Les partisans des réorganisations exonérées d’impôt soutiennent que les entreprises et leurs actionnaires ne devraient pas faire face aux conséquences fiscales de simples changements formels dans la structure de l’entreprise sans aucune réalisation de trésorerie. L’échange d’actions ou d’actifs, affirme-t-on, est simplement « du vieux vin dans du nouveau ». [bigger] bouteille », sans aucun changement important dans l’activité sous-jacente. Pourtant, si l’opération de fusion et d’acquisition n’apporte aucun véritable coup de pouce à la situation économique des entreprises fusionnées et n’apporte aucune incitation financière aux actionnaires ou à la haute direction, pourquoi les PDG décideraient-ils de conclure l’opération pour commencer ? Il est difficile d’imaginer que l’acquisition de YouTube par Google ou l’achat de WhatsApp par Facebook n’ont pas augmenté considérablement les parts de marché et les marges bénéficiaires de ces entreprises.

Les grandes fusions et acquisitions en franchise d’impôt ne devraient pas nécessiter l’aide des contribuables ordinaires. Ils constituent une aubaine inutile pour les PDG fondateurs et autres actionnaires concentrés.
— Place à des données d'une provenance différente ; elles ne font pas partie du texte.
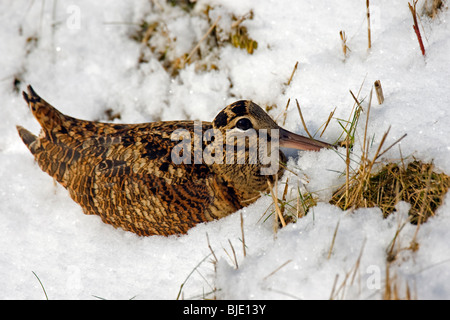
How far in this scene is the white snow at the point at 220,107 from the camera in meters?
2.08

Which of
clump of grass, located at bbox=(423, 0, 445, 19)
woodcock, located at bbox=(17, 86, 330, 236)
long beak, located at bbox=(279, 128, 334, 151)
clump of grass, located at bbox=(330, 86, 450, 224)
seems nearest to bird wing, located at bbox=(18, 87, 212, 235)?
woodcock, located at bbox=(17, 86, 330, 236)

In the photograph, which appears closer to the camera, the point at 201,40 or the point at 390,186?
the point at 390,186

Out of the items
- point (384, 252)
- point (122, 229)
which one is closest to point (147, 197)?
point (122, 229)

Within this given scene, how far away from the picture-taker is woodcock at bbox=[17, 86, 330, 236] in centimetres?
280

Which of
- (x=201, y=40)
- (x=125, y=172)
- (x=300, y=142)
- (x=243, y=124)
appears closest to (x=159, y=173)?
(x=125, y=172)

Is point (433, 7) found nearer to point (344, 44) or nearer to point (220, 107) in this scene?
point (344, 44)

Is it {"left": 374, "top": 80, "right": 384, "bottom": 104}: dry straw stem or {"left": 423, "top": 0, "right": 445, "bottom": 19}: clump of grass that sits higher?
{"left": 423, "top": 0, "right": 445, "bottom": 19}: clump of grass

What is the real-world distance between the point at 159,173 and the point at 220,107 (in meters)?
1.07

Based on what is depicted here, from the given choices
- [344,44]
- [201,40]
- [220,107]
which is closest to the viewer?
[344,44]

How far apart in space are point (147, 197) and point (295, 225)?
977 mm

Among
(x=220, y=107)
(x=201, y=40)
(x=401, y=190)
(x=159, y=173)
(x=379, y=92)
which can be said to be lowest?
(x=401, y=190)

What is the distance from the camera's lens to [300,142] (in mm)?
2832

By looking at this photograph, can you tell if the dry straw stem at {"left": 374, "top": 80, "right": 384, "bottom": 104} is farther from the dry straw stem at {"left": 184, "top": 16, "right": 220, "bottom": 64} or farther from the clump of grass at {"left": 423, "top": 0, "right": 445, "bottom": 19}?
the dry straw stem at {"left": 184, "top": 16, "right": 220, "bottom": 64}

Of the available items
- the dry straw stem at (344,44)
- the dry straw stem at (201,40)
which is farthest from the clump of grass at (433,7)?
the dry straw stem at (201,40)
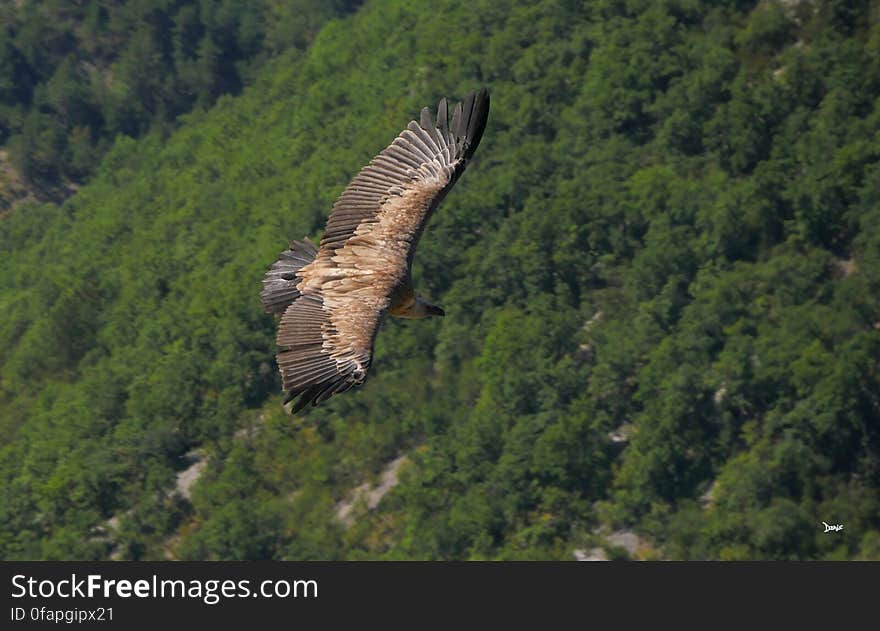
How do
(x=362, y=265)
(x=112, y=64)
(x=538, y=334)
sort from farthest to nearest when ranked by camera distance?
(x=112, y=64)
(x=538, y=334)
(x=362, y=265)

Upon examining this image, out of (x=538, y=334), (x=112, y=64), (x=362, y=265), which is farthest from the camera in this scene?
(x=112, y=64)

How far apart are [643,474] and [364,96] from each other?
4242 cm

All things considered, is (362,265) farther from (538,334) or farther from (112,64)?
(112,64)

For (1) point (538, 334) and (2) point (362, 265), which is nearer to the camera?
(2) point (362, 265)

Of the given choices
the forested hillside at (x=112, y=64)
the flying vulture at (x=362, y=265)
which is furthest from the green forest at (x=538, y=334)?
the flying vulture at (x=362, y=265)

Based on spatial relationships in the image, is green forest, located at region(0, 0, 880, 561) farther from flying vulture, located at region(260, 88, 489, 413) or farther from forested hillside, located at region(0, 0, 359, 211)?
flying vulture, located at region(260, 88, 489, 413)

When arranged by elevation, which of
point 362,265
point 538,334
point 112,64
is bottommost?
point 112,64

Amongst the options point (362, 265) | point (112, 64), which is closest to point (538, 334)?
point (362, 265)

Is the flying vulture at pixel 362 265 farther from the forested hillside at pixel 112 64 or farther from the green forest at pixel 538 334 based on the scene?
the forested hillside at pixel 112 64

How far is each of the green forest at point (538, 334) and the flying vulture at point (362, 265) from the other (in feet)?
149

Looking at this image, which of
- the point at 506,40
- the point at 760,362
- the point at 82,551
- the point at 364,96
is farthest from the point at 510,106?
the point at 82,551

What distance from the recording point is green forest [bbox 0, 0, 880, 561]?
7838 centimetres

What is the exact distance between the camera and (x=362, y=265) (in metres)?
28.9

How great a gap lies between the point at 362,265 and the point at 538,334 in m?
56.1
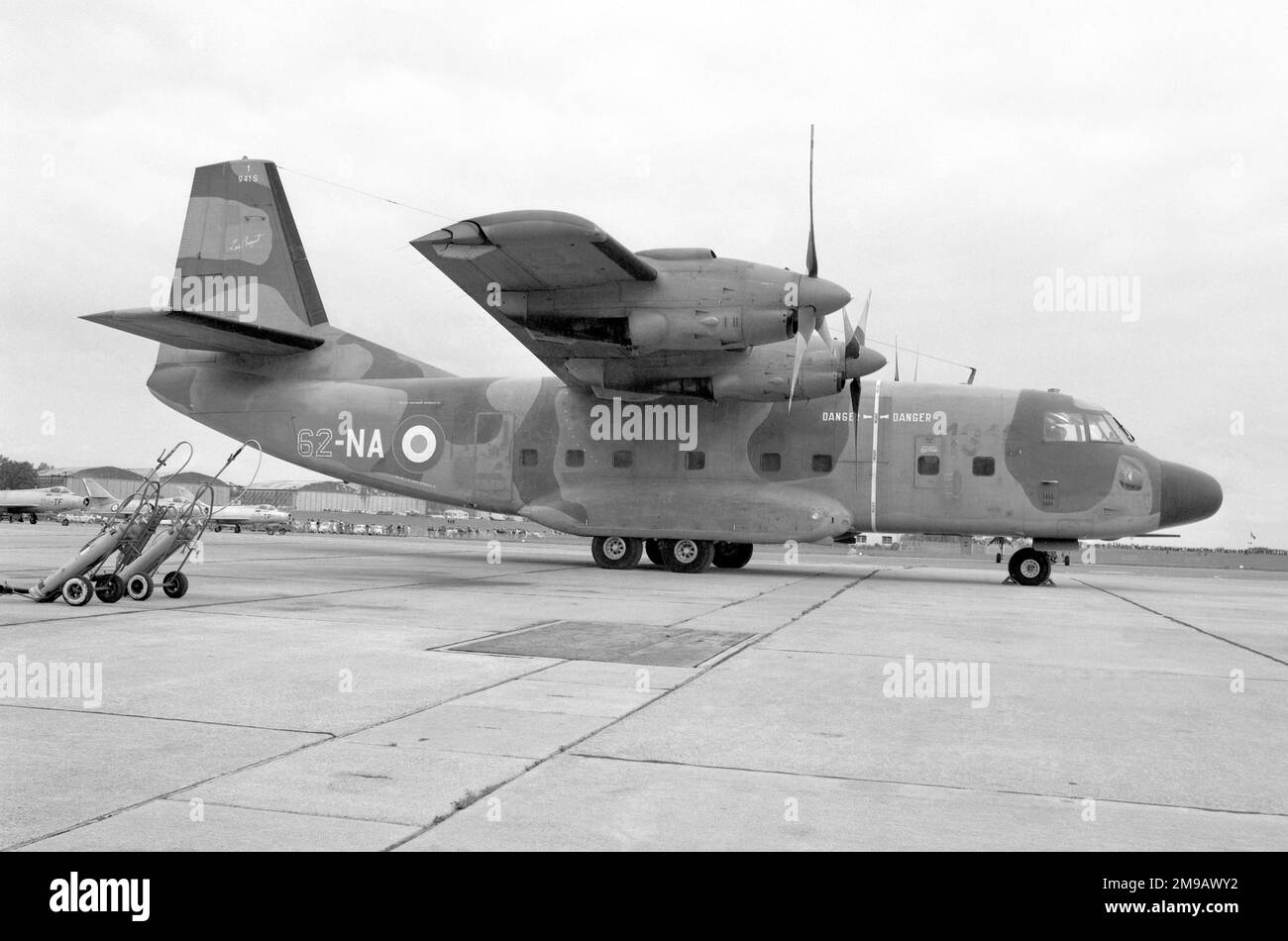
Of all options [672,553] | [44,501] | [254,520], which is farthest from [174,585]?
[44,501]

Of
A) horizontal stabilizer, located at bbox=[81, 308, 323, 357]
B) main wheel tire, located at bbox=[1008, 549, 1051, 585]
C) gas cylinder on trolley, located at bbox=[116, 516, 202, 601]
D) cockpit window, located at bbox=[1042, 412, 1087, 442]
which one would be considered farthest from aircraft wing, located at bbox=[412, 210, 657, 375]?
main wheel tire, located at bbox=[1008, 549, 1051, 585]

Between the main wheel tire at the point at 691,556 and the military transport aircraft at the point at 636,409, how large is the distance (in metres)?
0.06

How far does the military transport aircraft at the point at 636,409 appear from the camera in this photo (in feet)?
60.5

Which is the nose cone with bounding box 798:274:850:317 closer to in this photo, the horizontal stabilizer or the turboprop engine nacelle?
the turboprop engine nacelle

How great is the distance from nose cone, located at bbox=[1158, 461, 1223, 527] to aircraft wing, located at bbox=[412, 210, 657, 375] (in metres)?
11.4

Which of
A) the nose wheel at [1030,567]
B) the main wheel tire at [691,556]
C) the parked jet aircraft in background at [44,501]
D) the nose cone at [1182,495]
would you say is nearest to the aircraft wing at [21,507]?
the parked jet aircraft in background at [44,501]

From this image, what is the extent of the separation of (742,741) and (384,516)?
265 ft

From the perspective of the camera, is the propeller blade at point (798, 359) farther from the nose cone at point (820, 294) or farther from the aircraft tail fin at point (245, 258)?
the aircraft tail fin at point (245, 258)

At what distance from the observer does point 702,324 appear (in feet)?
60.1

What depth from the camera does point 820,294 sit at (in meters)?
18.2
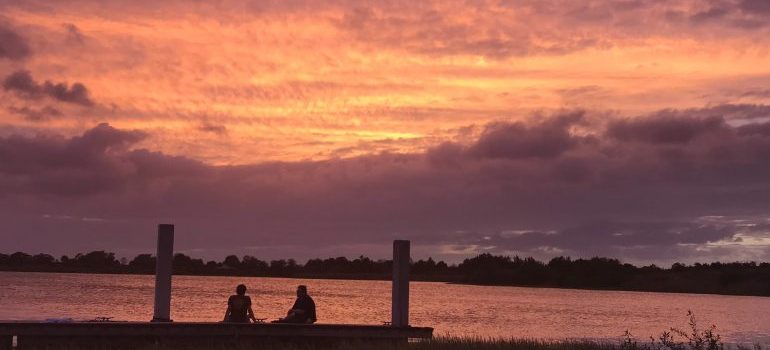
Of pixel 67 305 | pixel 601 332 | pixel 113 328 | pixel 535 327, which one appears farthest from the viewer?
pixel 67 305

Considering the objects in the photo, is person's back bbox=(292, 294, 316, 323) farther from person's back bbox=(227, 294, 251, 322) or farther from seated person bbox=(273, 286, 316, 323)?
person's back bbox=(227, 294, 251, 322)

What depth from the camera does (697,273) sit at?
14375 cm

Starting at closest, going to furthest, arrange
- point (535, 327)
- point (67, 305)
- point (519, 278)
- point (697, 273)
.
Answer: point (535, 327) < point (67, 305) < point (697, 273) < point (519, 278)

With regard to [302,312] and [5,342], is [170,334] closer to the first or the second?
[302,312]

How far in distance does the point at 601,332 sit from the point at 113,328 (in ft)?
133

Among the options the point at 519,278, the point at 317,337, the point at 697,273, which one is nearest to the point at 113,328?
the point at 317,337

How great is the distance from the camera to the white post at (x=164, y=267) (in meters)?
25.4

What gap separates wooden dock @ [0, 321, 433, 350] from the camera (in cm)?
2291

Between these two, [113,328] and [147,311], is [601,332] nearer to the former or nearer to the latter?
[147,311]

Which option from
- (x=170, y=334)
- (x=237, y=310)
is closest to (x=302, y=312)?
(x=237, y=310)

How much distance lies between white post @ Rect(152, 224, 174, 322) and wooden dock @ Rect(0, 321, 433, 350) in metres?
1.39

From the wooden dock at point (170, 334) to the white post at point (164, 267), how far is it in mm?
1388

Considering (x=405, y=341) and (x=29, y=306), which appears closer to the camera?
(x=405, y=341)

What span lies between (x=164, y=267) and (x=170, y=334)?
7.09ft
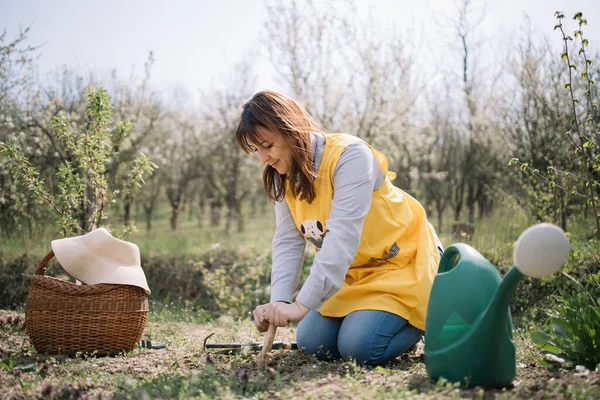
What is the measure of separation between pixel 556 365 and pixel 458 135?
967cm

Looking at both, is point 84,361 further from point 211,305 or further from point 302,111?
point 211,305

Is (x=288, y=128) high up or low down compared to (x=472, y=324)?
up

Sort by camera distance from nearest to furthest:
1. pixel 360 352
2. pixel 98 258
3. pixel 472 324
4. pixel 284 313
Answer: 1. pixel 472 324
2. pixel 284 313
3. pixel 360 352
4. pixel 98 258

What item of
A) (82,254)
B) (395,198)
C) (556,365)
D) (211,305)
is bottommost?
(211,305)

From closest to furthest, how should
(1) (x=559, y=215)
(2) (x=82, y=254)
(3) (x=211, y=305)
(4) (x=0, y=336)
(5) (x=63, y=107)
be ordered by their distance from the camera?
(2) (x=82, y=254) < (4) (x=0, y=336) < (1) (x=559, y=215) < (3) (x=211, y=305) < (5) (x=63, y=107)

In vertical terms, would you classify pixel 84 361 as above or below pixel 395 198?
below

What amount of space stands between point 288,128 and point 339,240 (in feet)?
1.77

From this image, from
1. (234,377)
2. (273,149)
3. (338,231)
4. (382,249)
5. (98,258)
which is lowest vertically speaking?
(234,377)

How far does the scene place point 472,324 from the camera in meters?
1.88

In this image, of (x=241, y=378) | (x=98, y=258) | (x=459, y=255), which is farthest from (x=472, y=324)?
(x=98, y=258)

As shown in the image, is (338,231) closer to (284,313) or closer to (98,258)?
(284,313)

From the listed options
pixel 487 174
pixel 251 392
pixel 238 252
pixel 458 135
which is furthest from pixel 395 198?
pixel 458 135

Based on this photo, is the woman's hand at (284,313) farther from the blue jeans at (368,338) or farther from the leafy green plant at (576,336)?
the leafy green plant at (576,336)

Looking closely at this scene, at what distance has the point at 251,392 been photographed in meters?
1.94
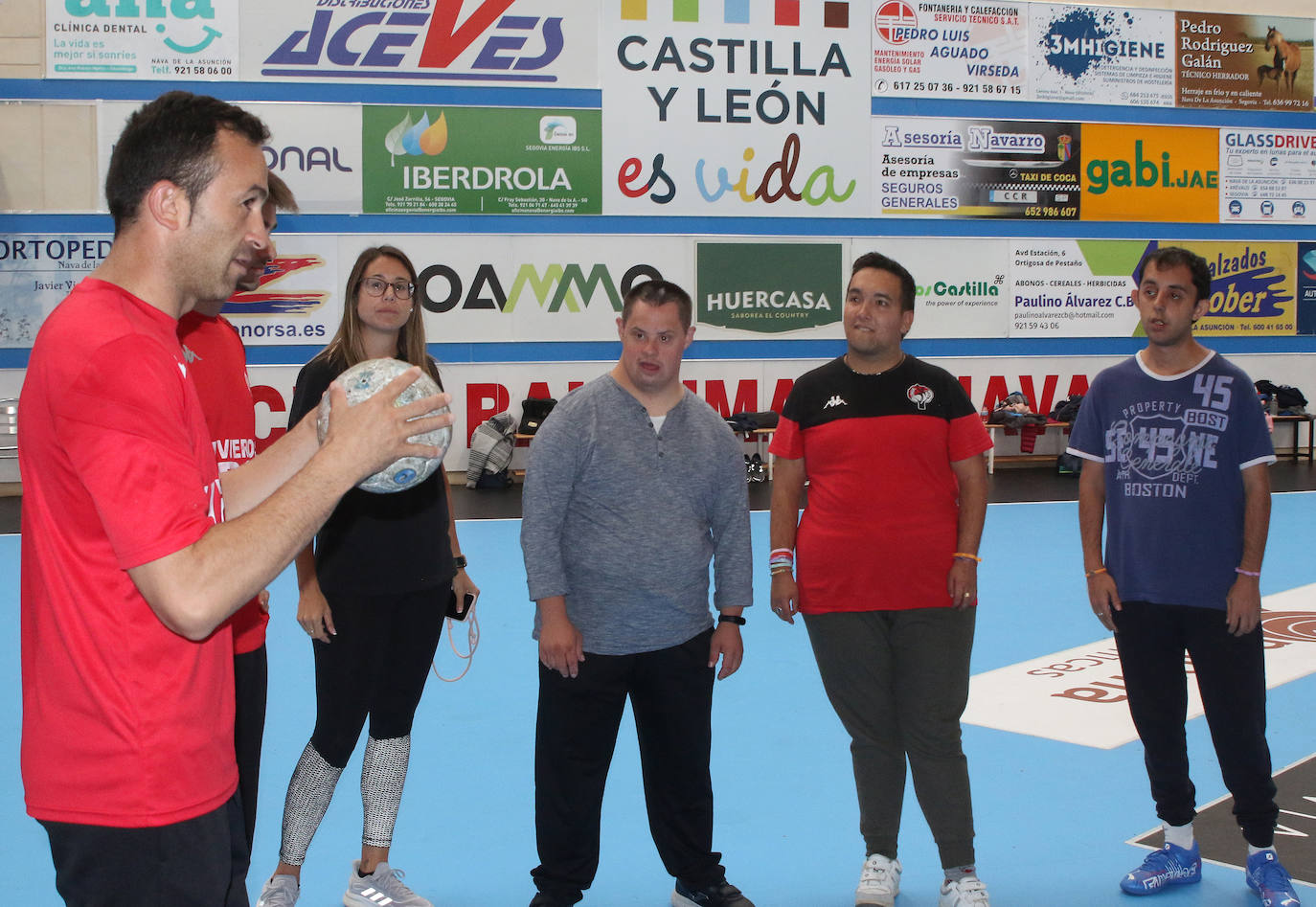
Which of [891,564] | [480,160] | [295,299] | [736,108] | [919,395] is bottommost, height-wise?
A: [891,564]

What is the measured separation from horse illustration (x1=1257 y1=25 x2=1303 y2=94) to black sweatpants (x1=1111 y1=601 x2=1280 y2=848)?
13.3 m

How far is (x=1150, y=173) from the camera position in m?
13.9

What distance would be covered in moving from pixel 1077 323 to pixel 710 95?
5222 mm

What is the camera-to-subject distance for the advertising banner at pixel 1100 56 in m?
13.6

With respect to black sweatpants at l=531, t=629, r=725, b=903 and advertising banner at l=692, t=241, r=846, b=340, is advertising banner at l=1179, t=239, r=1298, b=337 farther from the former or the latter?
black sweatpants at l=531, t=629, r=725, b=903

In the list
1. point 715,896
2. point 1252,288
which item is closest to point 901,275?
point 715,896

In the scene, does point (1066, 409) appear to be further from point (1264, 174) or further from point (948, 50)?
point (948, 50)

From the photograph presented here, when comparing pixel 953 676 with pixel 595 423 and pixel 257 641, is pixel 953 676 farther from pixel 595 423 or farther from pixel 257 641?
pixel 257 641

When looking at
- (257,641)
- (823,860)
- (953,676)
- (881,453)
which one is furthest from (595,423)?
(823,860)

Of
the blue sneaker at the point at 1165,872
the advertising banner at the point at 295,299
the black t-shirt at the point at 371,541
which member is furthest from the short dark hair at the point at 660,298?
the advertising banner at the point at 295,299

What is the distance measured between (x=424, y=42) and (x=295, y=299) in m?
3.11

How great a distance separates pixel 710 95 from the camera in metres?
12.9

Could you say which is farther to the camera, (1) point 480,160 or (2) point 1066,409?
(2) point 1066,409

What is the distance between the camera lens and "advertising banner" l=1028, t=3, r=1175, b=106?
1362cm
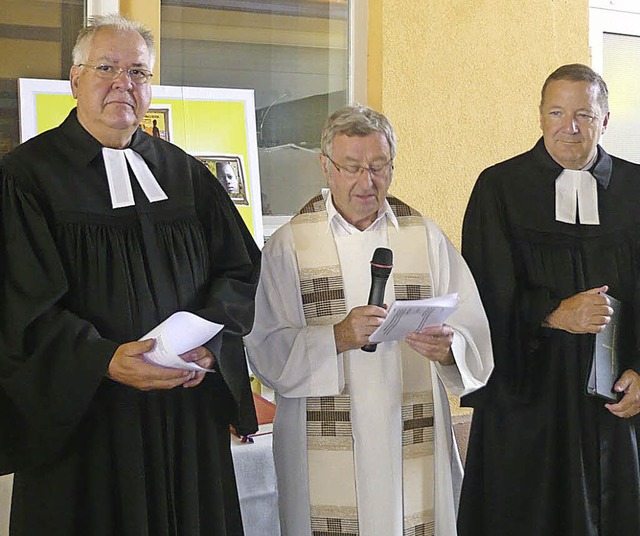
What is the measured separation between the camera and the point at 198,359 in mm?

Les traitements fiscaux divergents faussent également les marchés en encourageant certains types de fusions par rapport à d’autres. Plus inquiétant encore, les réorganisations en franchise d’impôt peuvent directement encourager la consolidation des entreprises – l’une des manières les plus flagrantes par lesquelles le code fiscal américain subventionne les pratiques monopolistiques.

Les grandes réorganisations en franchise d’impôt doivent cesser. Le Congrès devrait immédiatement rédiger et adopter une nouvelle législation dans ce sens. La Federal Trade Commission et le ministère de la Justice devraient mener une étude approfondie sur l’impact du code fiscal fédéral sur la concentration du marché, avec un accent particulier sur les accords de réorganisation en franchise d’impôt passés et en cours. L’échappatoire de majoration de la base, ou « ange de la mort », encourage la thésaurisation dynastique des richesses et devrait être supprimée pour la tranche d’imposition la plus élevée. Compte tenu des risques réels posés par la consolidation du secteur pétrolier et gazier, les agences antitrust devraient examiner et enquêter attentivement sur les accords Exxon-Pioneer et Chevron-Hess.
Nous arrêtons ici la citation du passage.